18 de octubre de 2013

Sospecha

Benito Rabal (Mundo Obrero)
A finales de los años ochenta, tuve que viajar a Panamá, donde iba a estar trabajando durante un tiempo. Llamé a mi madre para comunicarle cual iba a ser mi próximo paradero y su voz alarmada me sorprendió al otro lado del teléfono: “Hijo, ten mucho cuidado que están en guerra”. Yo en aquella época vivía en Cuba y entonces, para viajar a la mayoría de los países de América Latina, había que hacer escala en Panamá con lo que lo visitaba con bastante frecuencia. Así que intenté tranquilizarla diciéndole que había estado allí hacía escasamente un mes, que no pasaba nada y que los únicos que tenían que preocuparse eran los yankees porque en pocos años les iban a quitar el Canal. Pero mi madre insistió:”No me engañes. Lo he visto por la televisión. Están en medio de una guerra”.

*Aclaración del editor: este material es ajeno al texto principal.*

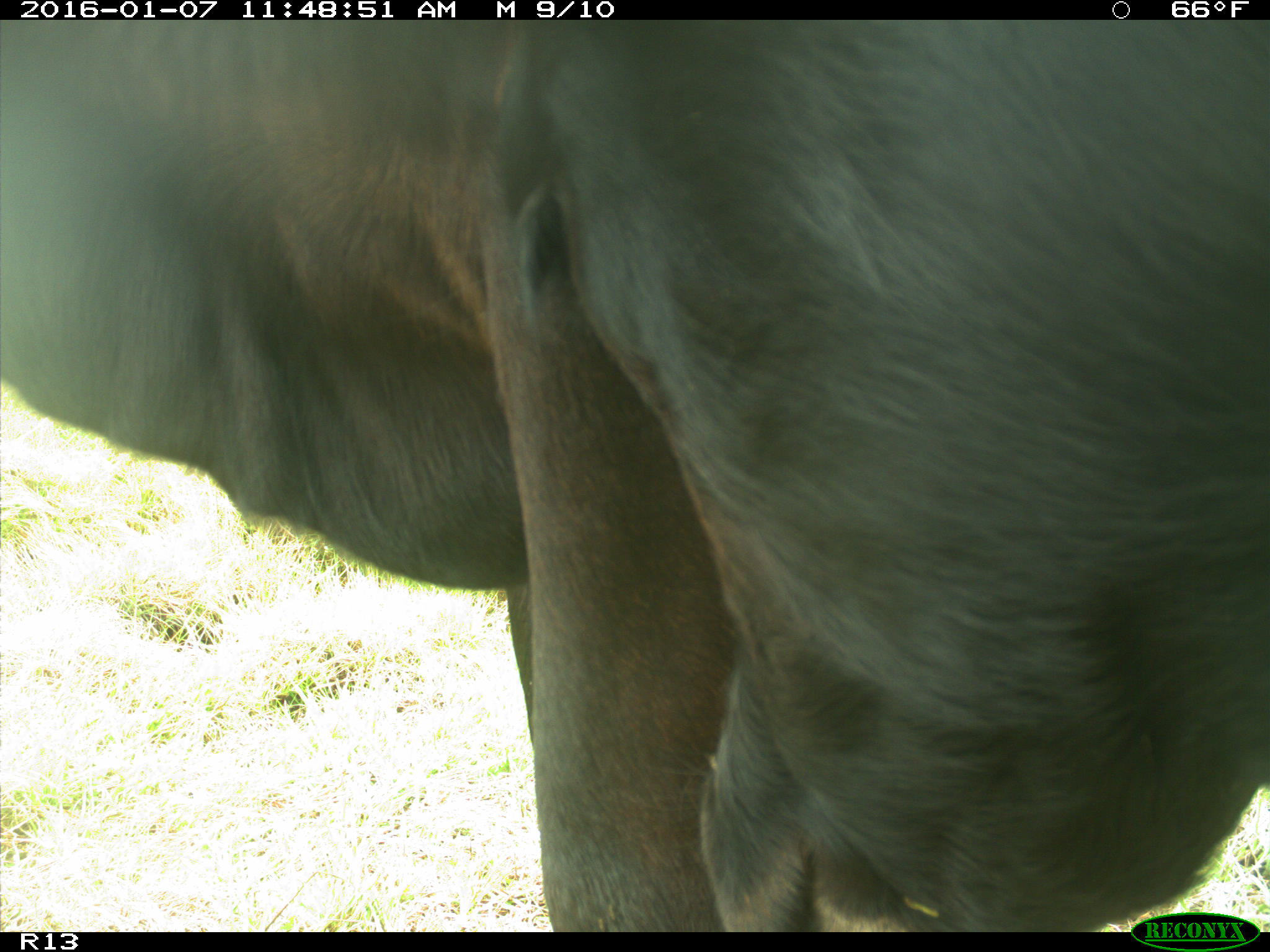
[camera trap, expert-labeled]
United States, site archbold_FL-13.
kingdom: Animalia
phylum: Chordata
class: Mammalia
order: Artiodactyla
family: Bovidae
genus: Bos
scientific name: Bos taurus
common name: domestic cow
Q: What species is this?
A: Bos taurus (domestic cow).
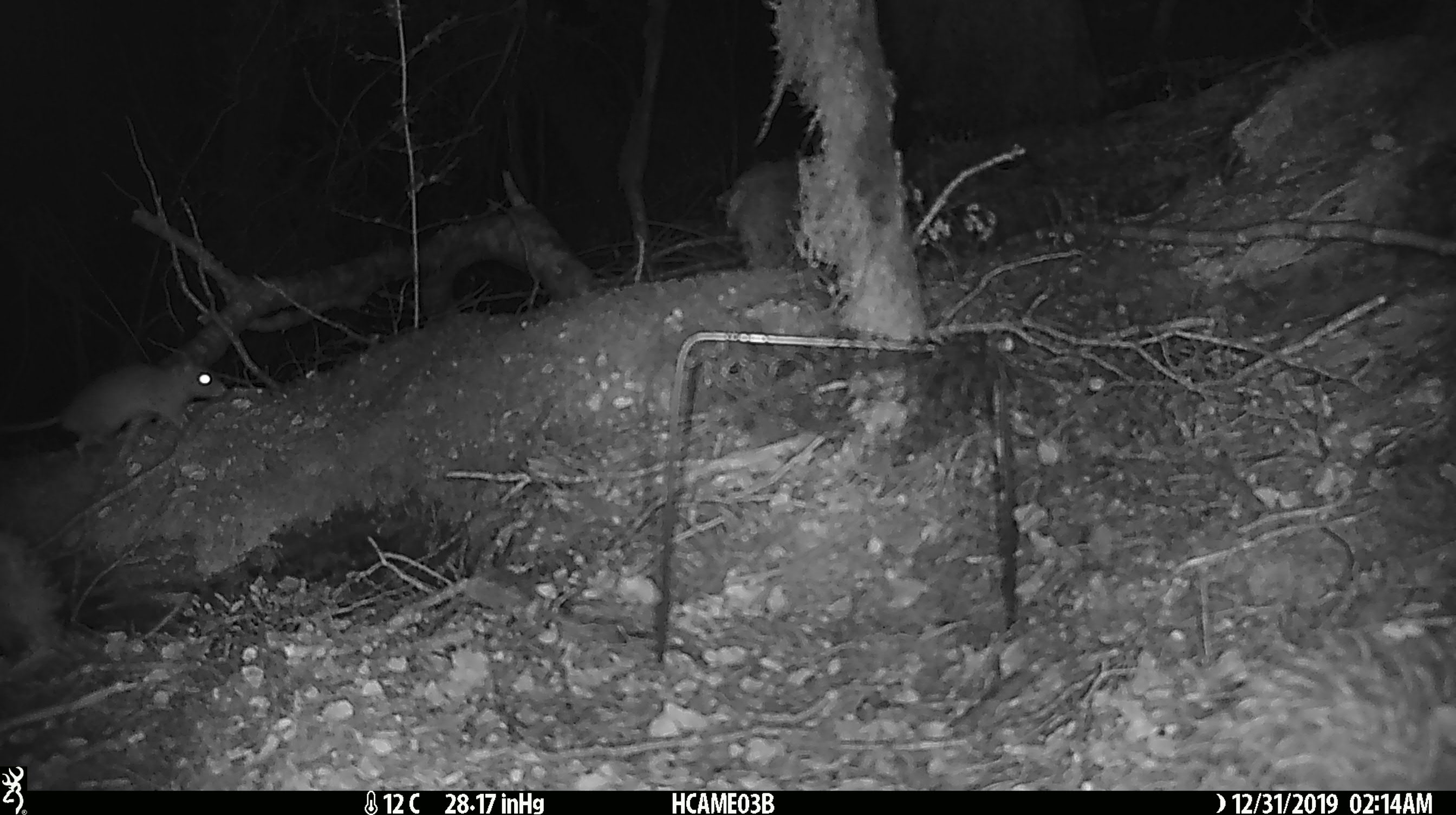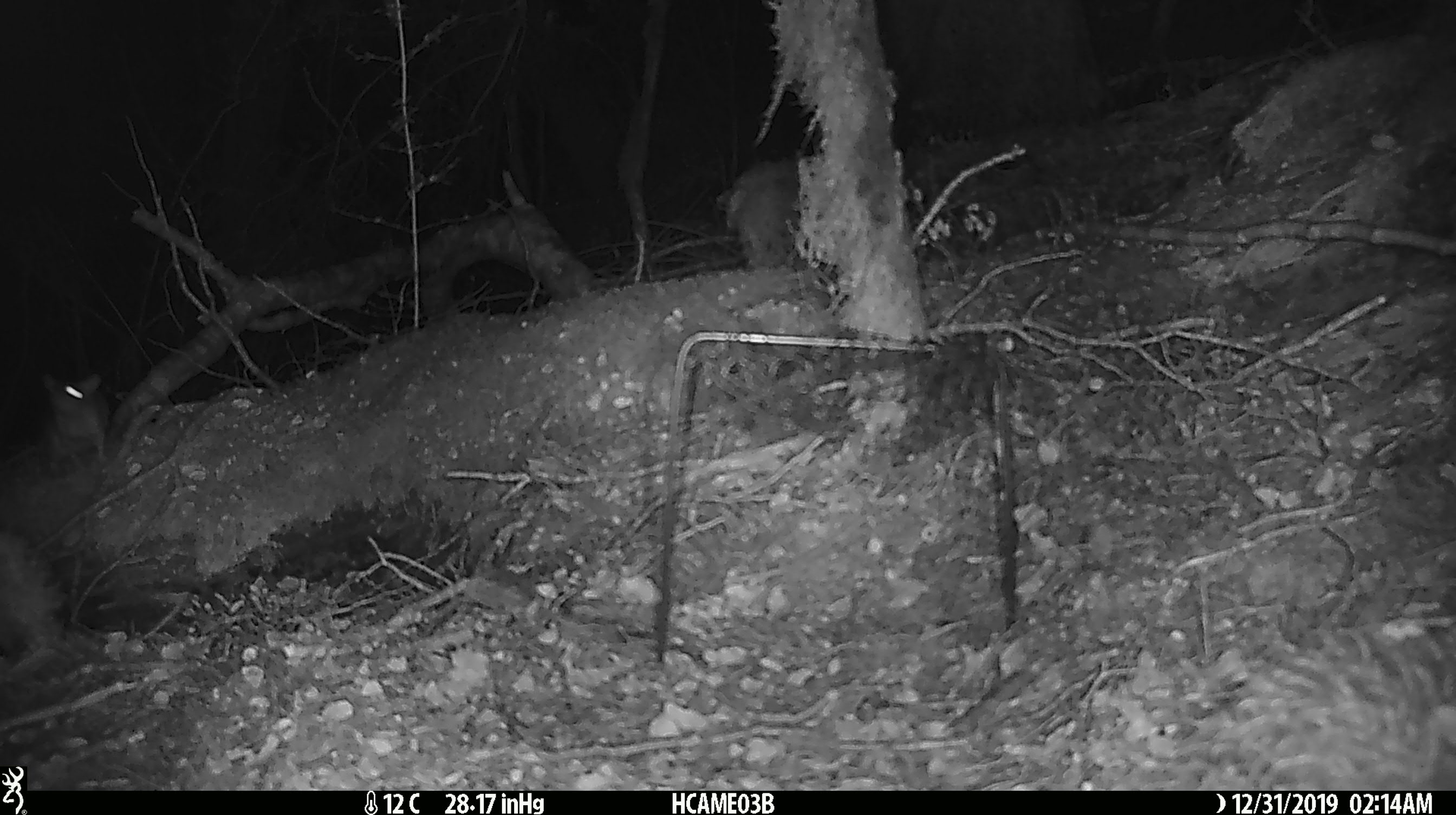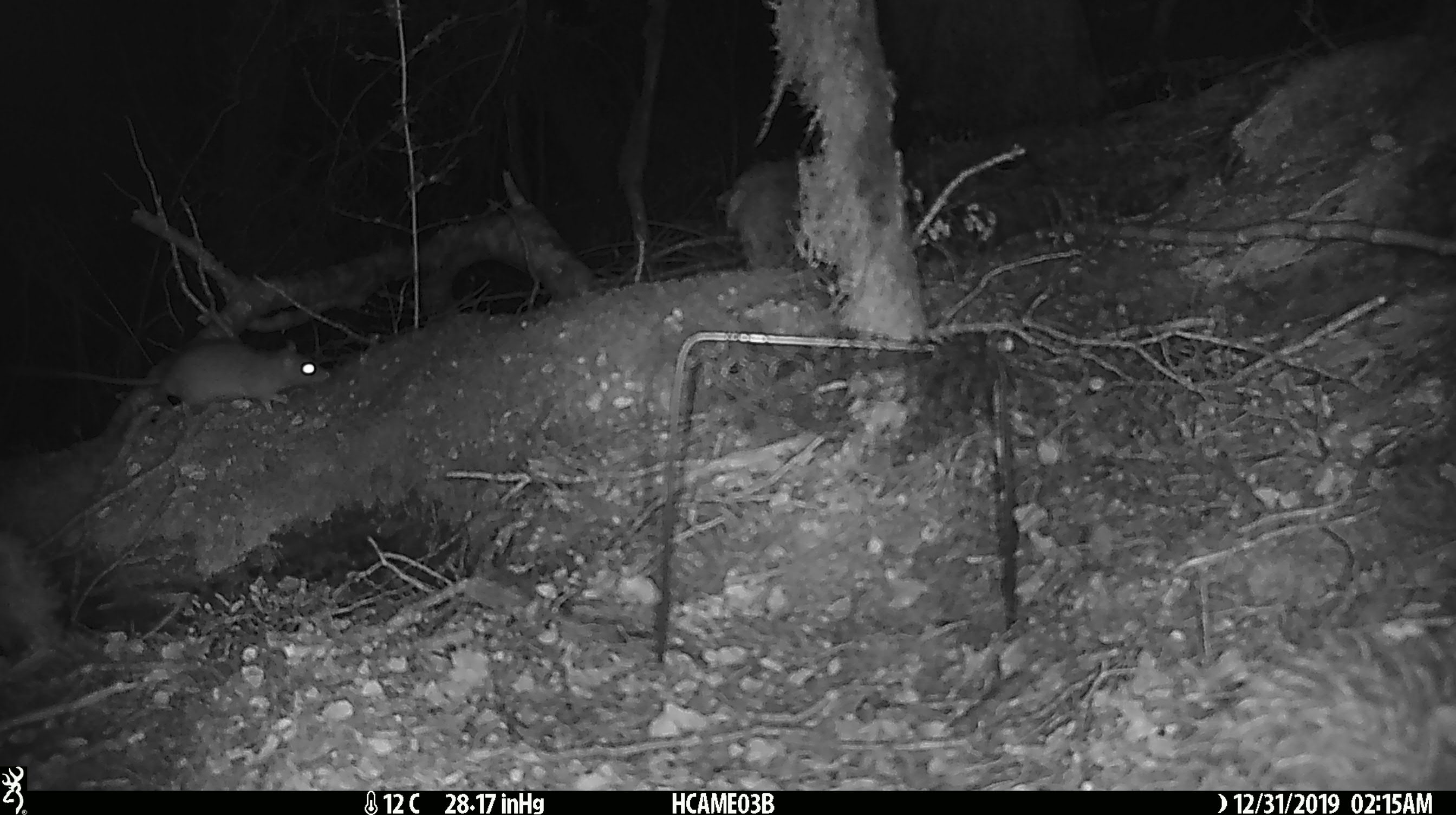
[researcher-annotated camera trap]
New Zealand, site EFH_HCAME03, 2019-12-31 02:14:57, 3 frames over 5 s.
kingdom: Animalia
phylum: Chordata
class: Mammalia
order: Rodentia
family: Muridae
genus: Rattus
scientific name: Rattus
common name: rat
Rat (Rattus).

Llegué a Panamá y me encontré con lo que yo esperaba, un país tranquilo y alegre que estaba finalmente logrando una identidad propia, consciente de que no podía dar pasos en falso si quería conseguir librarse de la tutela de los Estados Unidos. De Guerra civil, ni rastro. Si acaso, de vez en cuando, se veían desfilar cuatro o cinco coches con banderas blancas, los llamados Rabiblancos de la Cruzada Civilista formada por la burguesía que se oponía a las ansías liberalizadoras del pueblo panameño. Pero nada, cuatro voces y nada más. Mi sorpresa fue cuando dos o tres días más tarde me topé en la Avenida España – la arteria principal de Ciudad de Panamá – con un equipo de televisión a cuyo mando estaba un conocido periodista español de quien no voy a citar el nombre. El tal periodista vestía al más puro estilo Rambo y, a su alrededor, se había montado un auténtico plató cinematográfico, con un par de neumáticos ardiendo, humo de efectos especiales y unos cuantos extras que pasaban corriendo de uno a otro lado de la cámara enarbolando banderas y profiriendo gritos contra el gobierno. Los transeúntes se detenían a ver el espectáculo, convencidos, tal vez, de asistir al rodaje de una película y no a lo que era, la emisión de la supuesta realidad, esto es, las noticias. Esa era la guerra de la que me hablaba mi madre. Una guerra gestada a través de la prensa y la televisión.

Poco tiempo después se produjo la invasión de Panamá. Los acuerdos que habían firmado Carter y Torrijos, según los cuales el canal pasaría en el año 2000 a manos panameñas, tenían una pequeña clausula. En caso de inestabilidad política, los acuerdos no serían efectivos. Murieron miles de panameños, el barrio del Chorrillo fue borrado del mapa y el país sigue hoy repartido – canal incluido - entre las grandes corporaciones, las mismas en cuyas manos reposan los grandes medios de comunicación. Gracias a éstos, para la opinión pública internacional, la invasión había sido justa y necesaria. Nadie protestó.

Y cuento esta historia – absolutamente verídica – porque desde el primer momento en que se empezó a hablar de la llamada guerra civil siria, me la ha recordado. Primero nos llegaron imágenes borrosas y un tanto indefinidas; grupos de milicianos corriendo entre el humo y periodistas que, desde algún lugar en medio de una supuesta batalla, nos relataban las atrocidades del ejército regular sirio. Pero nunca se podía identificar el reconocible paisaje de Damasco. Luego fueron llegando los envíos de armas y el reclutamiento de talibanes llegados de uno y otro lado del mundo árabe; el dinero para las fuerzas opositoras; las conferencias de representantes del mundo rico en las que se hablaba de la necesidad de acabar con la dictadura siria… Y entonces, sí. Entonces pudimos ver ya imágenes en las que Siria era reconocible. De vez en cuando, solo de vez en cuando, también hemos podido estremecernos con los desmanes de las fuerzas opositoras, pagadas, eso sí, con el dinero de nuestros países, quiero decir, con el que se destina a sufragar los intereses de las grandes corporaciones.

No quiero decir con esto que me ponga del lado de una de las dos partes, pero sospecho que tras los fallidos intentos de acabar desde dentro con el molesto régimen, para Occidente, de Al Asad, existe un resuelto empeño en demostrar a la opinión pública que es necesario acabar con éste de la manera que sea. Y me temo que así será.
Luego las televisiones nos contarán durante un tiempo del triunfo de la libertad y la democracia. De los miles de muertos que quedarán, de la imposición de leyes y costumbres medievales, de la represión que habrá, ni rastro. Y sospecho que del reparto de sus riquezas, tampoco.